The year 1923 was a significant one for Humber, marking as it did the adoption across the range of new inlet-over-exhaust engines (replacing the earlier sidevalve units). Introduced in 1926 as replacement for the 12/25, the 14/40 was powered by a 2,050cc four-cylinder engine closely related to the 20/55's six, whose bore/stroke dimensions it shared. Although progressive in its choice of engine, the company was more conservative when it came to chassis design, only beginning to offer front-wheel brakes as an option in the mid-1920s. Three regular body styles were available on the 14/40 chassis, the most popular of which was the four-seater tourer costing £460, a considerable sum at the time and one that reflected Humber's policy of producing cars of high quality for a discerning clientele.

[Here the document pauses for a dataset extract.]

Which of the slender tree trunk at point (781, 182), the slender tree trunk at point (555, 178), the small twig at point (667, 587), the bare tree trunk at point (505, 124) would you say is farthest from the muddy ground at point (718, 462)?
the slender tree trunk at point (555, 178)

We are advised that this 14/40's engine was rebuilt by Antique Automobiles of Barton when the car was acquired in 1977 by the current vendor. The latter advises us that the Humber has had only one previous owner, having been purchased new from Messrs W R Heighton of Peterborough by a Miss Alderman of Broadway, Peterborough. Registered with the Humber Register, the car has covered only 63,914 miles from new and is described as in original condition although in need of re-commissioning throughout (the engine turns freely). Offered with Swansea V5.